Waterfall plot showing maximum reduction rate of PSA following abiraterone acetate and enzalutamide administration to metastatic patients with CRPC.

Notes: Blue bars indicate negative AR-V7 mRNA in whole blood; red bars indicate positive AR-V7 mRNA; asterisks represent cases administered abiraterone acetate.

Abbreviations: PSA, prostate-specific antigen; CRPC, castration-resistant prostate cancer; AR, androgen receptor; mRNA, messenger RNA.

Controls without prostate cancer

Whole-blood samples of controls without prostate cancer similarly processed showed AR-V7 mRNA expression by nested PCR as shown in Figure 3.

Figure 3

Detection of AR-V7 mRNA in whole blood of controls without prostate cancer (lanes 1–6).

Notes: Thirty cycles of nested PCR following 35 cycles of primary PCR; M: φ X174/Hae III Marker; N: negative control (no genomic DNA added).

Abbreviations: AR, androgen receptor; mRNA, messenger RNA; PCR, polymerase chain reaction.

Discussion

In the present study, the detection rate of AR-V7 mRNA in blood was much higher than that of PSA, although not all CTCs in patients with prostate cancer may express PSA mRNA. Additionally, expression of AR-V7 mRNA in blood did not correlate with that of PSA mRNA in blood. Therefore, there is a high possibility that AR-V7 mRNA is expressed not only in CTCs but also in nontumorous cells in blood, that is, hematopoietic cells. Prototype AR mRNA is known to be expressed in various types of cells including hematopoietic cells, so it is quite reasonable to suppose that splice variants of AR mRNA are also expressed in hematopoietic cells.11 Actually, AR-V7 mRNA was detected in whole-blood samples of controls without prostate cancer.

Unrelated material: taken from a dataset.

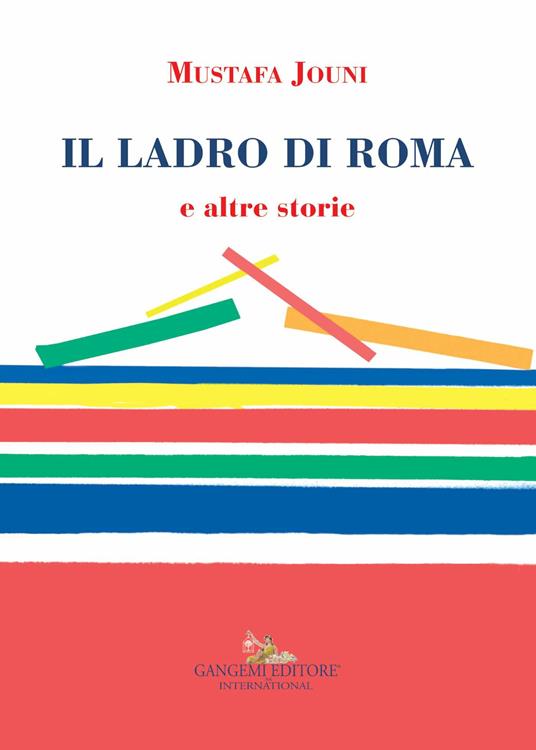 Il ladro di Roma e altre storie. Ediz. illustrata - Jouni Mustafa - ebook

It is supposed that prostate cancer cells expressing AR-V7 have more aggressive characteristics, but AR-V7 mRNA expression in blood did not necessarily indicate aggressive parameters of prostate cancer such as high Gleason scores, high initial serum PSA levels, acquisition of castration resistance, or clinical recurrence in the present study. Only positive metastasis at diagnosis was linked with positive AR-V7 mRNA in blood. The AR-V7 mRNA expression in normal hematopoietic cells may have obscured the manifestation of aggressiveness of prostate cancer by the assessment of AR-V7 mRNA in blood.

In contrast to the preceding report,10 the resistance to further androgen-related cancer therapy in cases with positive AR-V7 mRNA in blood was not observed in the present study. AR-V7 mRNA expression in normal hematopoietic cells may have annihilated the prediction of the effectiveness of abiraterone acetate and enzalutamide for CRPC.10

AR-V7 expression was first described in metastatic tissue of hormone-resistant prostate cancer.8 If AR-V7 is expressed in normal hematopoietic cells, it may be mandatory to completely eliminate infiltrating hematopoietic cells from cancer-containing tissue before conducting AR-V7 assays in order to show that AR-V7 of tumor origin is actually expressed. This maneuver seems much more difficult in solid tissues than in liquid materials like blood. Moreover, the amounts of AR-V7 mRNA in cells in blood are very low, as a lot of cycles of amplification are often necessary to show up AR-V7 transcripts. The threshold for positive AR-V7 detection could be very hard to determine. Considering the factors mentioned earlier, it may not be very convenient to utilize AR-V7 mRNA expression as a biomarker for abiraterone acetate and enzalutamide administration in patients with CRPC.

Conclusion

AR-V7 mRNA expression in normal hematopoietic cells may annihilate the manifestation of aggressiveness of prostate cancer and the prediction of the effectiveness of abiraterone and enzalutamide for CRPC by assessment of AR-V7 mRNA in blood.